Microsoft this week revealed Copilot technologies, which make managing Azure cloud services easier, as well as a tool that makes developing and deploying artificial intelligence (AI) apps on the Azure platform more efficient, at its Ignite 2023 conference.
Additionally, Microsoft introduced Microsoft Copilot Studio, a low-code application that streamlines the process of developing customized copilots and data integration plugins for the Microsoft Copilot for Microsoft 365 tool that Microsoft had previously introduced.
By utilizing large language models (LLMs), Microsoft Copilot for Azure facilitates IT teams in creating, configuring, finding, and debugging Azure services using natural language. IT teams can also use it to formulate sophisticated instructions, pose queries, and reduce expenses.
Microsoft’s corporate vice president for Azure Core, Erin Chapple, said Ignite participants that Microsoft Copilot Azure is already being used by Microsoft and a few of its customers to manage Azure infrastructure.
Using Azure AI Studio, a framework for calling the AI models that Microsoft makes accessible on the Azure cloud, to build and deploy AI apps more quickly is clearly Microsoft’s long-term strategy. Ultimately, the aim is to enable enterprises to build their own copilots using trained AI models.
While enterprises are still in the early stages of using AI models to develop apps, it is already clear that best practices in data engineering, cybersecurity, DevOps, and machine learning operations (MLOps) will need to come together. Microsoft is arguing that the framework that will allow IT firms to accomplish that is Azure AI Studio.
Though there are other IT infrastructure resource providers with same goals, Microsoft is the most advanced in providing a framework for creating large-scale AI applications because of its investments in OpenAI and acquisition of GitHub. In order to assist developers in writing code that uses generative AI to automatically propose an editable plan for building an application based on natural language descriptions typed into the GitHub Issues project management software, GitHub last week unveiled a preview of an extension of the Copilot tools it already offers. With just one click, Copilot Workspace can produce editable documents that developers can use to write code that they can later review visually. It is also possible for the Copilot Workspace platform or application developers to automatically repair any faults they find.
In the meantime, GitHub has expanded Copilot Chat’s functionality to help developers find problems in their code base more easily by using natural language.
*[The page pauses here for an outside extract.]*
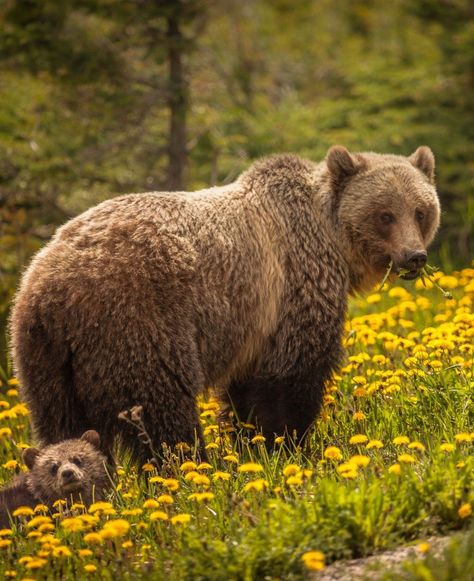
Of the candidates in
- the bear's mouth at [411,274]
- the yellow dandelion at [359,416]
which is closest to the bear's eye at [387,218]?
the bear's mouth at [411,274]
Applications are being produced at a much faster pace thanks to generative AI, but code still needs to be checked. A general-purpose large language model (LLM) that is trained by consuming code of various quality levels from the internet serves as the foundation for Chat GPT. Consequently, the code produced by the platform may be inefficient or unsafe. Professional developers still choose to build their own code in many circumstances.
Naturally, not all programming tasks call for the same degree of coding proficiency. ChatGPT will frequently produce scripts, for example, that can be confidently reused throughout a DevOps workflow. Thanks to technologies like GitHub Copilot, there is no shortage of mediocre people who are suddenly creating better code, and soon, domain-specific LLMs will allow writing better code regularly based on verified code samples.
The next task will be to figure out how to handle larger code volumes. AI will undoubtedly be used to manage DevOps pipelines, but for the time being at least, the rate at which AI is being used to write code is faster than what DevOps teams can handle.